PROBLEMS TO SOLVE:
[a] In the garden update, what does Lynn want to achieve with the tomatoes?
[b] Continue the garden update, starting after its last sentence about the shaded arugula.

Guess it's time to pick a few to take home!
Such sacrifices must be made for the benefit of the garden.

 The tomatoes we worked on two weeks ago are growing stronger.

 These crops, which were planted earlier in the season,
will soon be caged to ensure they have proper support.
Lynn's goal is to have tomatoes year-round.
Imagine that!

Scallions were harvested for the farmer's market and they practically sold out.
No surprise there.
We are scheduled to plant a new row next weekend.

The Brussels sprouts will be harvested as is
and the plants will be removed from the pots.
Lynn feels that they won't grow to their potential
and he plans to try them again in the fall 
when weather conditions are more favorable.

I can't tell you how much we've been enjoying the broccoli tips.
They are so tender and sweet,
you just know they have to be good for you!

Collards are selling out at the market as well.

 The arugula is bolting, but hasn't yet become bitter.
This batch under the shade is faring well enough that 
leaves can still be harvested and enjoyed.

ENTRIES SUPPLIED:
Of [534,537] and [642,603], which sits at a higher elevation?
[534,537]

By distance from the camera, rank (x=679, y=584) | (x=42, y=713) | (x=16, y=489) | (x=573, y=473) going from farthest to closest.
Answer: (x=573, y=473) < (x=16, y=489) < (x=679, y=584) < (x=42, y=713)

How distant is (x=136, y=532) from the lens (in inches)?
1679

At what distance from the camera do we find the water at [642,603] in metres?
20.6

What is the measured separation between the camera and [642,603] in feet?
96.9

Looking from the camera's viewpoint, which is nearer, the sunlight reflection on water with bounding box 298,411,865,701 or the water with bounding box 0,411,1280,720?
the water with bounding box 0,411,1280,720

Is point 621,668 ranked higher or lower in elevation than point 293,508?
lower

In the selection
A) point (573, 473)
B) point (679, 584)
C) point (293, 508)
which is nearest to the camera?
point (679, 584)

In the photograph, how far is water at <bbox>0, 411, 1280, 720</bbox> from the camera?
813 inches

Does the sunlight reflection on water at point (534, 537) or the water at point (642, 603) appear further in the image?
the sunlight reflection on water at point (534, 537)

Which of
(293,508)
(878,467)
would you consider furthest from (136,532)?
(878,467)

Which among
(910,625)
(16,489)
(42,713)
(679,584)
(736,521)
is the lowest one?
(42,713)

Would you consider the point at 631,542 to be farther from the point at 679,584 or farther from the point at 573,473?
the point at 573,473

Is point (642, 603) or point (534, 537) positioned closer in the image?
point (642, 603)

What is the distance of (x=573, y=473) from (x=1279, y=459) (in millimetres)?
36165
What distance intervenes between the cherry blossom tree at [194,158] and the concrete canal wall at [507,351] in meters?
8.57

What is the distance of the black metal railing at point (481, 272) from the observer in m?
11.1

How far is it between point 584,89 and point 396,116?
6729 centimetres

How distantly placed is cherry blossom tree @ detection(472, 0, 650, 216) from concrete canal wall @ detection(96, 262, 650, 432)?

EXPECTED ANSWERS:
[a] Lynn's goal is to have tomatoes year-round.

[b]
 Some of the lettuce is going to seed as well...

but thankfully, there is more to be found elsewhere in the garden.

The New Zealand spinach is just plain tuckered out.
This will be taken out of the pots
to make room for new plants, possibly okra.

This bay of spinach is younger and looking pretty good.

After Faye and I finished making soil,
(that process can be seen here),
the leeks needed to be transplanted.
I'm more than happy to oblige!

As evident by the rootball,
these beauties will relish the extra space to spread out.

Depending on the size of the pot,
we transplanted 3 or 4  leeks.

These are a wonderful substitute for onions or garlic,
for those who enjoy a subtler flavor.

As the leeks grow taller, 
soil is added to the pots.
This ensures an abundance of the tender white portion.

Even if I've just eaten before I arrive,
I always get hungry seeing this array.

As well as tending a tremendous vegetable garden,
Faye and Lynn are the stalwart stewards for a colossal collection
of impressive trees and unusual ornamentals.

Golden Shower Tree

The photos of this hickory tree
really don't do it justice.
The color is unbelievable.

It's one of the resident squirrels' favorite hang-outs.

This eucalyptus tree was knocked over during the hurricanes of 2004.
It survived and you can see the branches growing out of the fallen limbs.

bridal wreath spirea

Regina Iris

Spring came in like gangbusters!
We look forward to savoring the season
with two very dear friends
who have forever changed my life.
Blessings be...

Spring Series
Week Two 

Spring has sprung at 
Farm School.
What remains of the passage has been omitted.